BRIDGEPORT — Aaron Turner will not use the Working Families third party line to keep up his fight to succeed his retiring mentor, state Sen. Ed Gomes.
Gomes, who represents both Bridgeport and Stratford residents of the 23rd state Senate District, made history by becoming the first candidate in the nation elected to a state legislature solely on the Working Families’ ballot line in a February 2015 special election.
That line is still there if Turner, who lost the Aug. 14 primary for Gomes’ seat to endorsed fellow Democrat Dennis Bradley, wants it. It would then be a three-way race in the November general election between Bradley, Turner and Republican John Rodriguez.
“I do have that option. But I’m not going to exercise it,” Turner said Monday.

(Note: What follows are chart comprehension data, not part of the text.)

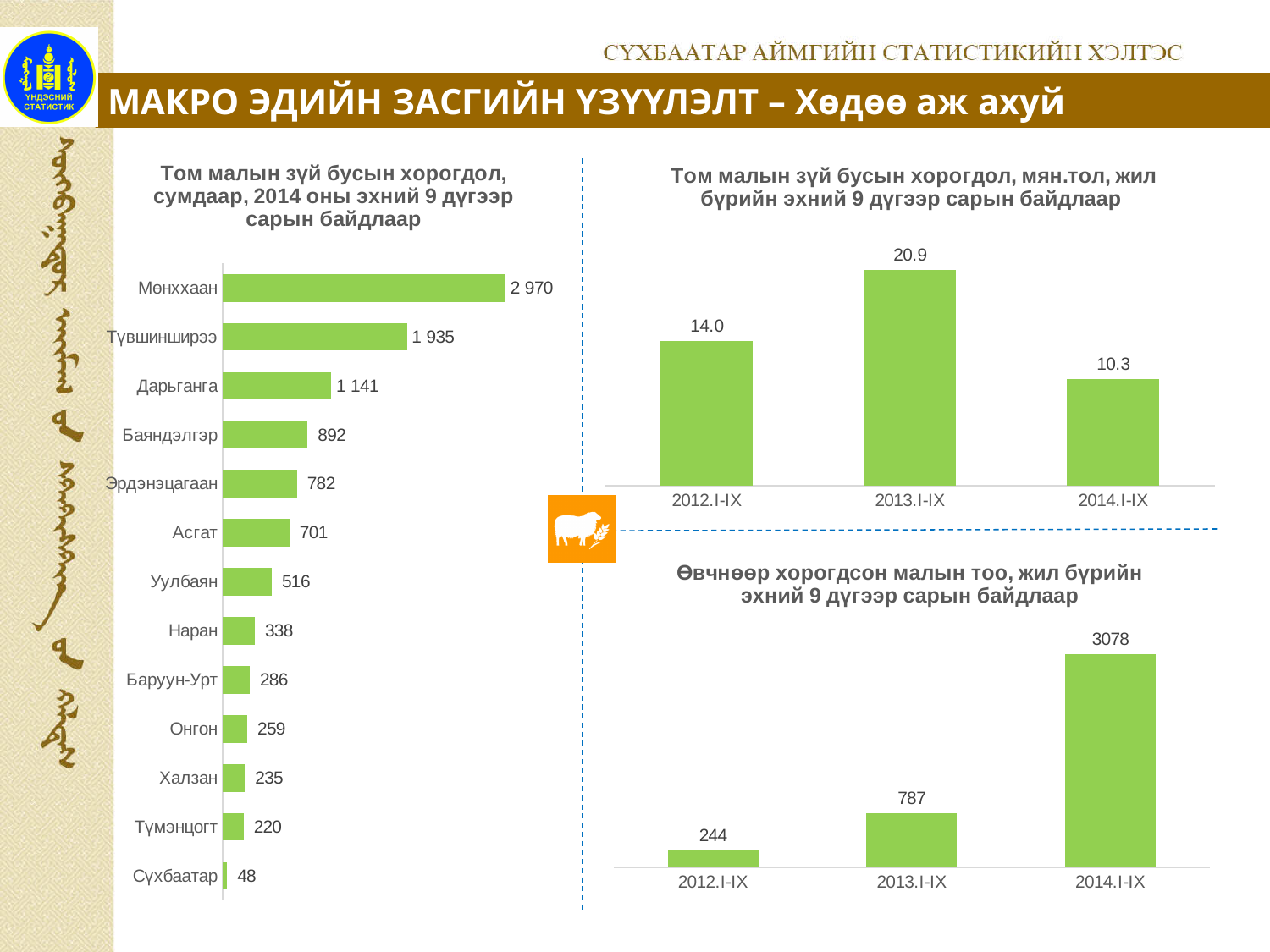
In the bottom right chart (Өвчнөөр хорогдсон малын тоо), do the values rise or fall from 2012.I-IX to 2014.I-IX? rise In the left chart (Том малын зүй бусын хорогдол, сумдаар), what is the value for Халзан? 235 In the left chart (Том малын зүй бусын хорогдол, сумдаар), which is larger, Баяндэлгэр or Эрдэнэцагаан? Баяндэлгэр In the top right chart (Том малын зүй бусын хорогдол, мян.тол), which year has the lowest value? 2014.I-IX In the left chart (Том малын зүй бусын хорогдол, сумдаар), what is the value for Мөнххаан? 2 970 In the bottom right chart (Өвчнөөр хорогдсон малын тоо), what is the value for 2014.I-IX? 3078 In the left chart (Том малын зүй бусын хорогдол, сумдаар), how many soums are shown? 13 In the top right chart (Том малын зүй бусын хорогдол, мян.тол), what is the value for 2013.I-IX? 20.9 What type of chart is the left chart (Том малын зүй бусын хорогдол, сумдаар)? bar chart In the left chart (Том малын зүй бусын хорогдол, сумдаар), which soum has the lowest value? Сүхбаатар In the top right chart (Том малын зүй бусын хорогдол, мян.тол), what is the difference between 2013.I-IX and 2012.I-IX? 6.9 In the left chart (Том малын зүй бусын хорогдол, сумдаар), what is the difference between Түвшинширээ and Дарьганга? 794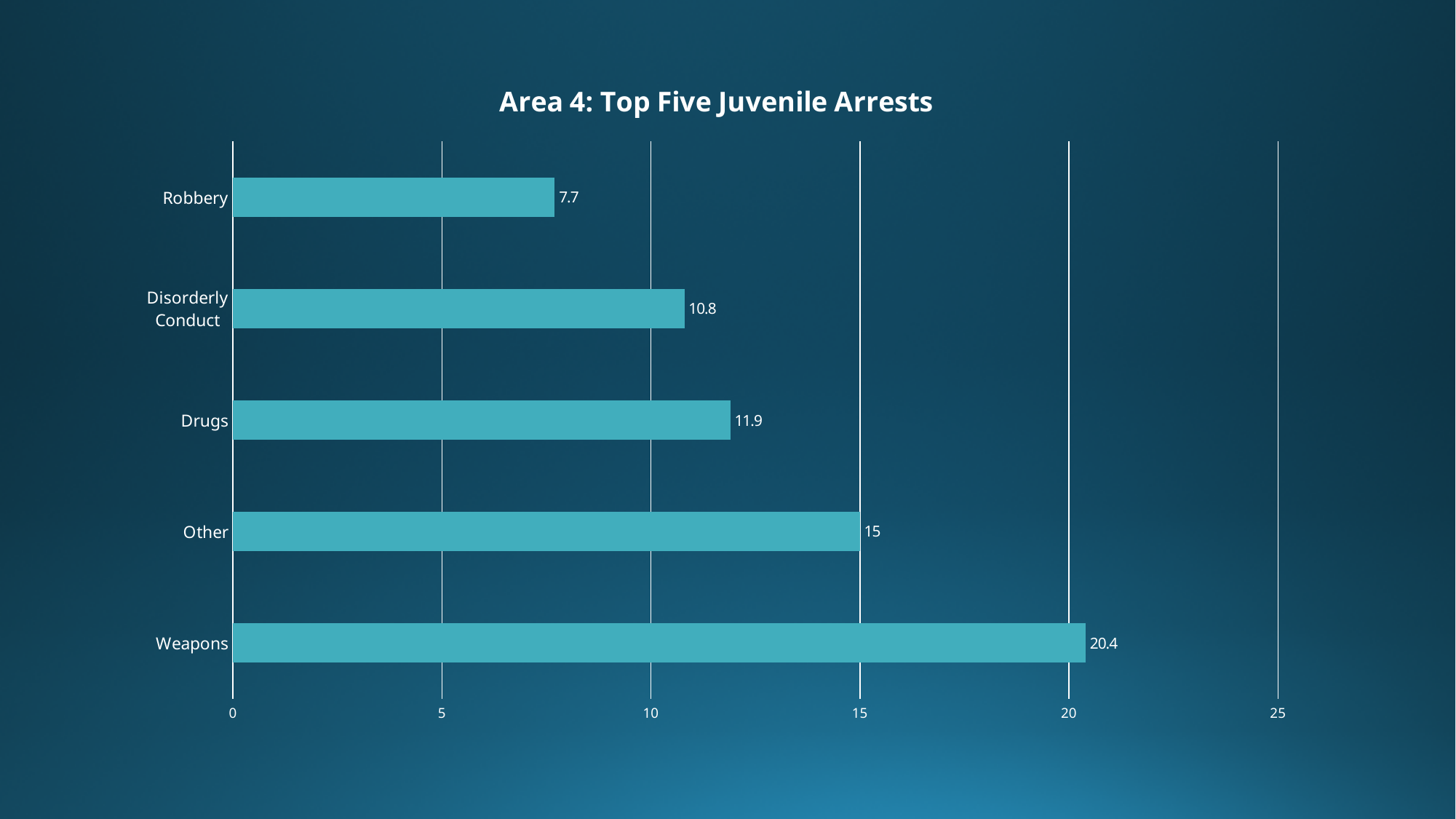
Which is larger, the value for Drugs or the value for Robbery? Drugs What is the difference between the values for Drugs and Disorderly Conduct? 1.1 Which category has the lowest value? Robbery What is the value for Weapons? 20.4 How many categories are shown in the chart? 5 What is the difference between the values for Weapons and Other? 5.4 What kind of chart is shown on the slide? Bar chart What is the title of the chart? Area 4: Top Five Juvenile Arrests Which category has the highest value? Weapons Is the value for Other greater or less than 10? greater What is the value for Disorderly Conduct? 10.8 What is the value for Robbery? 7.7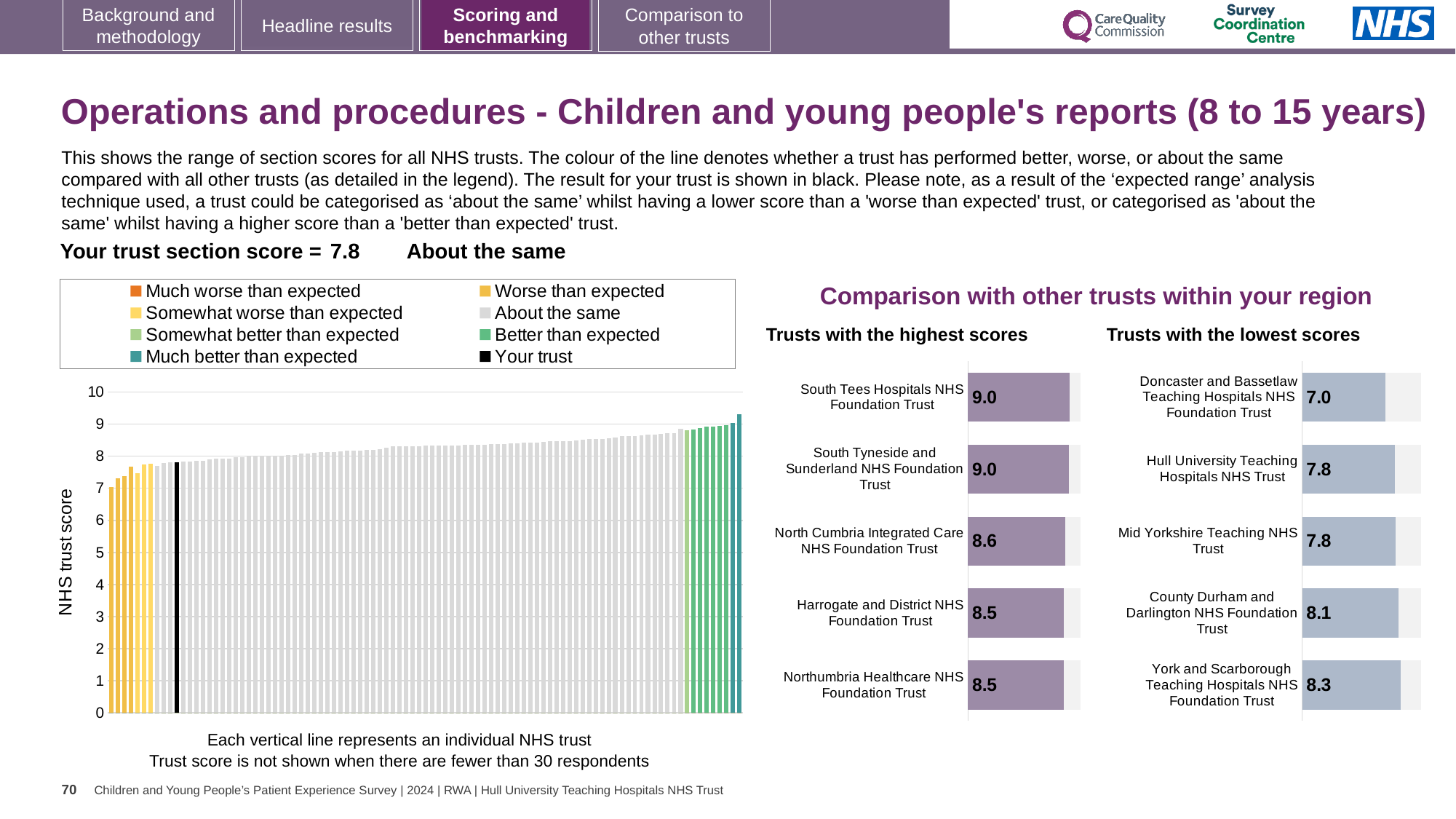
In the 'Trusts with the highest scores' chart, what is the difference between the score for South Tees Hospitals NHS Foundation Trust and the score for North Cumbria Integrated Care NHS Foundation Trust? 0.4 What kind of chart is the large chart on the left showing all NHS trusts? bar chart In the 'Trusts with the lowest scores' chart, which trust has the lowest score? Doncaster and Bassetlaw Teaching Hospitals NHS Foundation Trust How many entries does the legend of the large chart on the left list? 8 In the 'Trusts with the lowest scores' chart, what is the score for Doncaster and Bassetlaw Teaching Hospitals NHS Foundation Trust? 7.0 In the large chart on the left showing all NHS trusts, do the bar values rise or fall from left to right? rise In the 'Trusts with the lowest scores' chart, which trust has the highest score? York and Scarborough Teaching Hospitals NHS Foundation Trust In the 'Trusts with the lowest scores' chart, what is the difference between the score for York and Scarborough Teaching Hospitals NHS Foundation Trust and the score for Doncaster and Bassetlaw Teaching Hospitals NHS Foundation Trust? 1.3 In the 'Trusts with the highest scores' chart, what is the score for North Cumbria Integrated Care NHS Foundation Trust? 8.6 In the 'Trusts with the lowest scores' chart, which has the larger score: County Durham and Darlington NHS Foundation Trust or Hull University Teaching Hospitals NHS Trust? County Durham and Darlington NHS Foundation Trust In the 'Trusts with the highest scores' chart, how many trusts are shown? 5 In the large chart on the left showing all NHS trusts, is the value of the tallest bar greater or less than 9? greater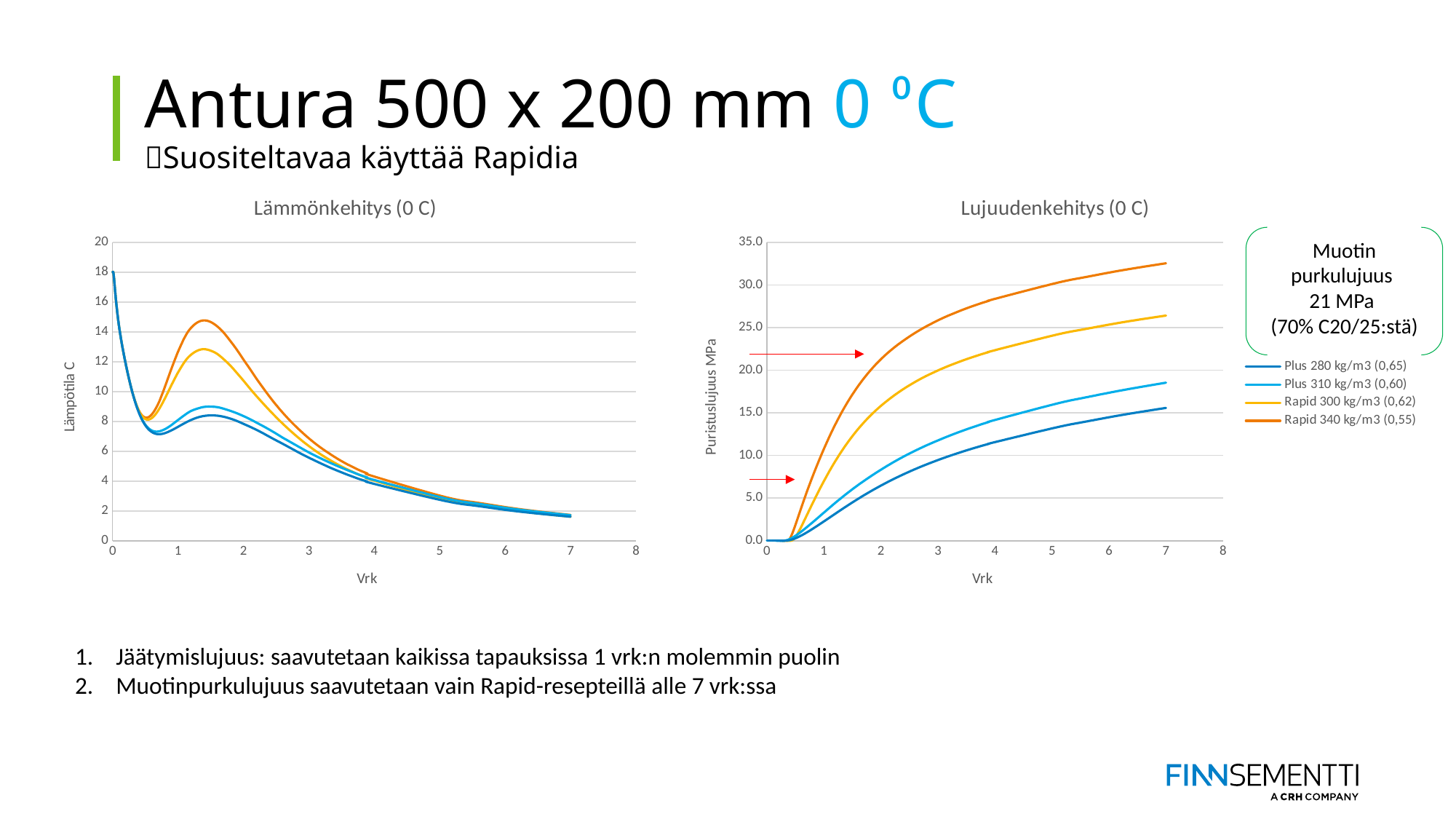
In the "Lämmönkehitys (0 C)" chart, is the peak temperature of the highest curve greater or less than 14? greater In the "Lujuudenkehitys (0 C)" chart, is the value for Plus 310 kg/m3 (0,60) at day 7 greater or less than 20.0? less In the "Lujuudenkehitys (0 C)" chart, do the strength values rise or fall as the days increase? rise In the "Lujuudenkehitys (0 C)" chart, which series has the lowest strength at day 7? Plus 280 kg/m3 (0,65) In the "Lujuudenkehitys (0 C)" chart, which series reaches the highest strength at day 7? Rapid 340 kg/m3 (0,55) What is the y-axis label of the "Lujuudenkehitys (0 C)" chart? Puristuslujuus MPa What kind of chart is the "Lämmönkehitys (0 C)" chart on the left? line chart How many series does the legend of the "Lujuudenkehitys (0 C)" chart list? 4 What kind of chart is the "Lujuudenkehitys (0 C)" chart on the right? line chart In the "Lujuudenkehitys (0 C)" chart, is the value for Rapid 340 kg/m3 (0,55) at day 7 greater or less than 30.0? greater In the "Lämmönkehitys (0 C)" chart, do the temperature values rise or fall between day 3 and day 7? fall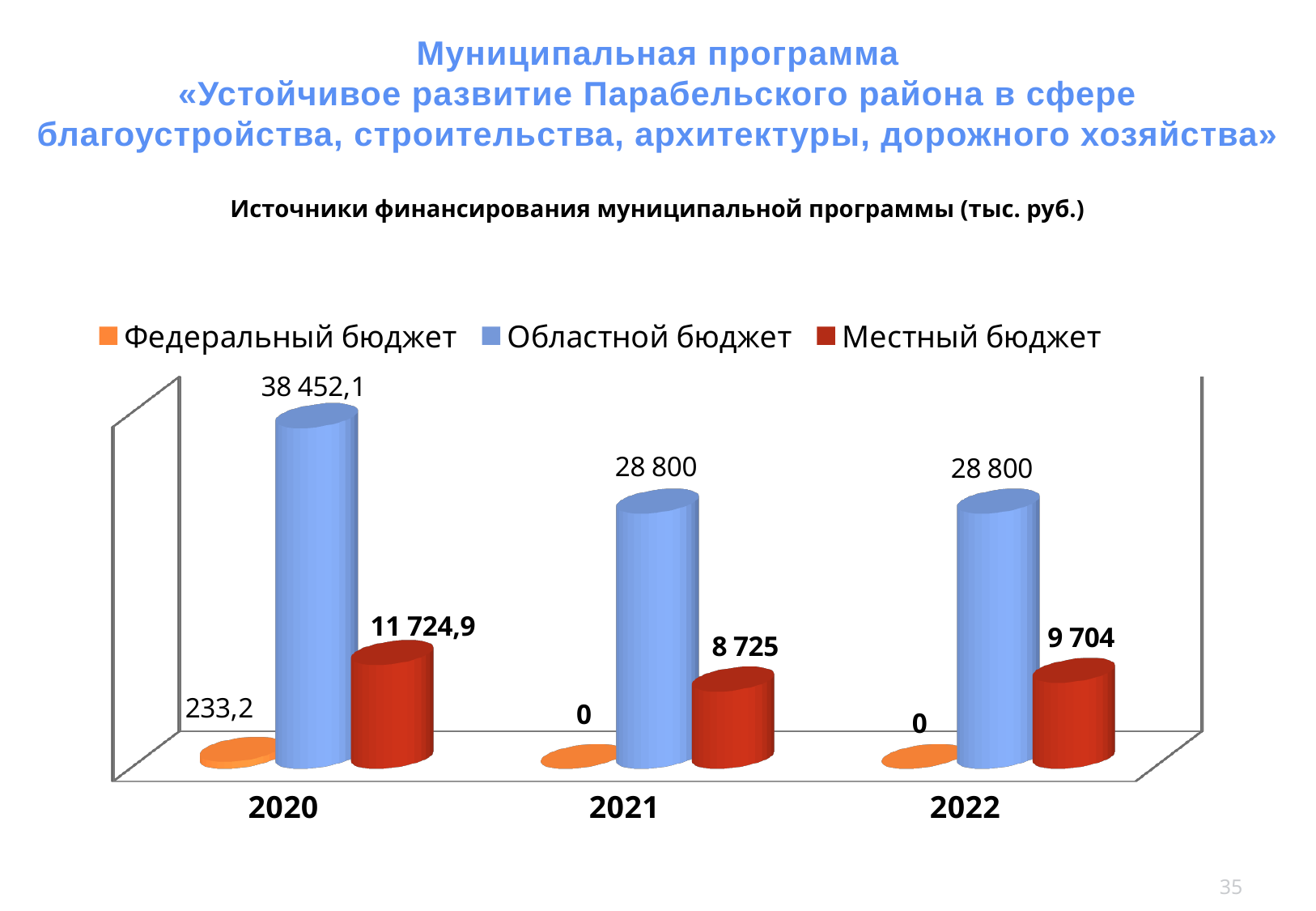
What is the difference between Местный бюджет in 2022 and in 2021? 979 What is the value for Местный бюджет in 2022? 9 704 Which is larger: Местный бюджет in 2020 or Местный бюджет in 2022? Местный бюджет in 2020 What is the value for Местный бюджет in 2021? 8 725 In which year is Областной бюджет highest? 2020 In which year is Местный бюджет lowest? 2021 What is the value for Областной бюджет in 2020? 38 452,1 What is the value for Федеральный бюджет in 2022? 0 How many series does the legend list? 3 What is the value for Федеральный бюджет in 2020? 233,2 What is the difference between Областной бюджет in 2020 and in 2021? 9 652,1 What kind of chart is shown on the slide? Bar chart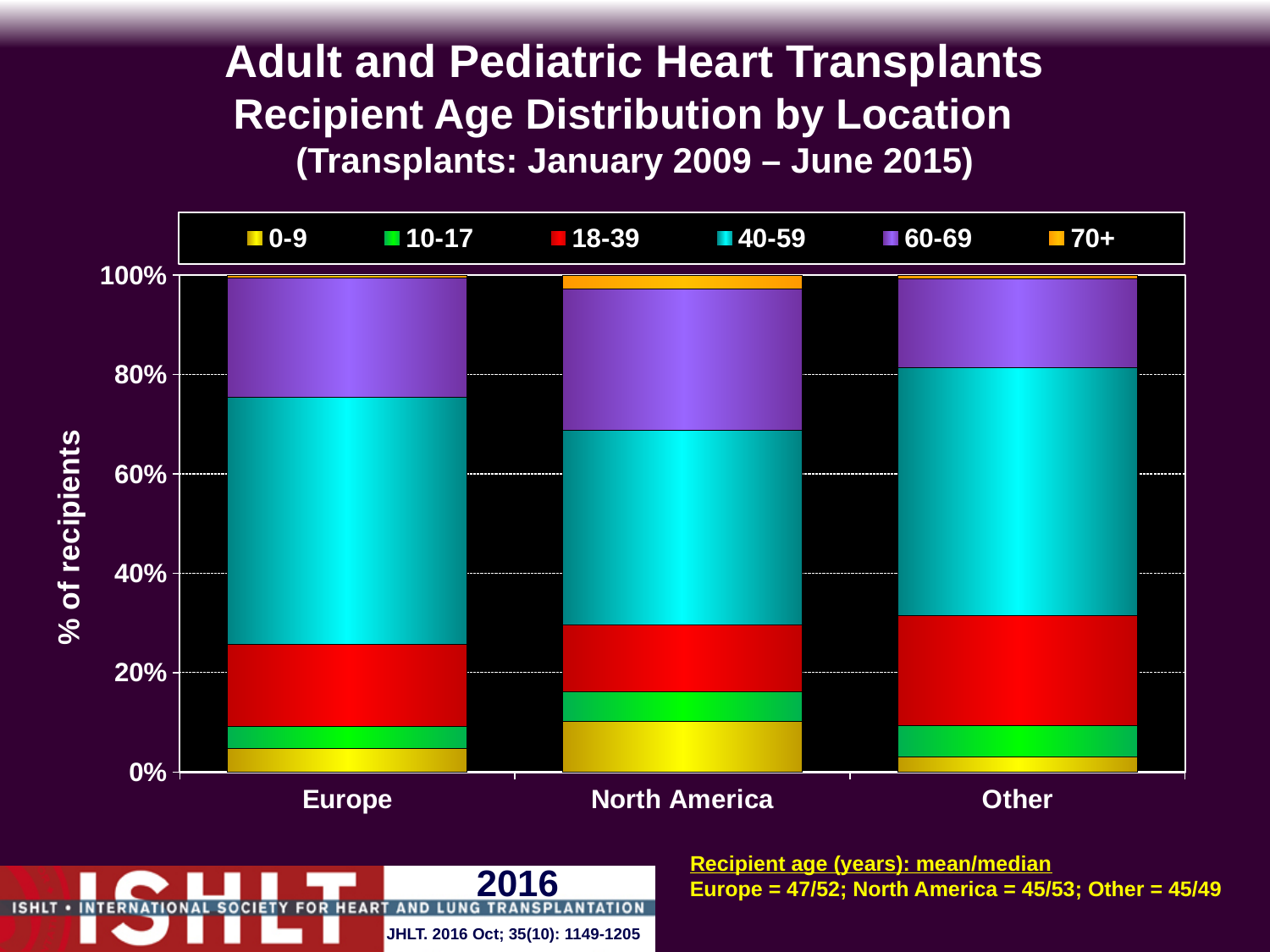
Which age group is shown in yellow in the legend? 0-9 What is the label of the y axis? % of recipients How many locations are shown on the x axis of the chart? 3 How many age groups does the chart legend list? 6 Is the share of recipients aged 60-69 in North America greater or less than 20%? greater Which location has the largest share of recipients aged 18-39? Other Is the share of recipients aged 40-59 in Other greater or less than 40%? greater Is the share of recipients aged 18-39 in Europe greater or less than 20%? less Which location has the largest share of recipients aged 60-69? North America Which location has the largest share of recipients aged 70+? North America What kind of chart is shown on the slide? Stacked bar chart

Lindsay Farrell, the Connecticut Working Families Party’s executive director, confirmed, “He has told us he doesn’t want to run.”
The Working Families endorsed Turner over Bradley, even though the party supported Bradley in 2015 when he ran successfully for Bridgeport’s school board.
Turner said Gomes’ situation was different when the latter ran successfully three years ago as the Working Families Party candidate.
“It was a special election in the heart of winter. The only election in town,” Turner said.
At that time, Gomes was trying to retake the 23rd District seat he had lost in 2012 when he was defeated in that year’s Democratic primary by Andres Ayala. The special election was scheduled after Ayala resigned from the legislature to become commissioner of the state Department of Motor Vehicles.
Gomes, having been denied the Democrats’ endorsement for the special election, ran as the Working Families’ candidate and won.
Then in 2016, Bradley was endorsed by the Democratic Town Committee for Gomes’ seat, and the incumbent, with help from his Working Families allies, forced an August primary and prevailed.
Gomes in an interview Monday agreed with Turner’s decision not to continue his campaign, arguing it would be too challenging. Gomes noted how, in Democrat-dominated Bridgeport, “Once you win the primary you’re sort of sealed in there. There are people that just say, ‘Are you a Democrat?’ They vote the party line.”
But Gomes also encouraged Turner to remain in politics and run in a future election.
“As far as future runs, it’s always a possibility,” Turner said.
Farrell said the Working Families Party has no plans to remain involved in the 23rd Distirct race. She said the party will take a wait-and-see attitude toward Bradley.
“He got elected to the Board of Education and we supported him then, and then he immediately challenged Ed Gomes, one of our champions. That left a bad taste in people’s mouths,” Farrell said. “We hope we will be able to work well with him (in the legislature) and that he will serve the district well. Let’s see.”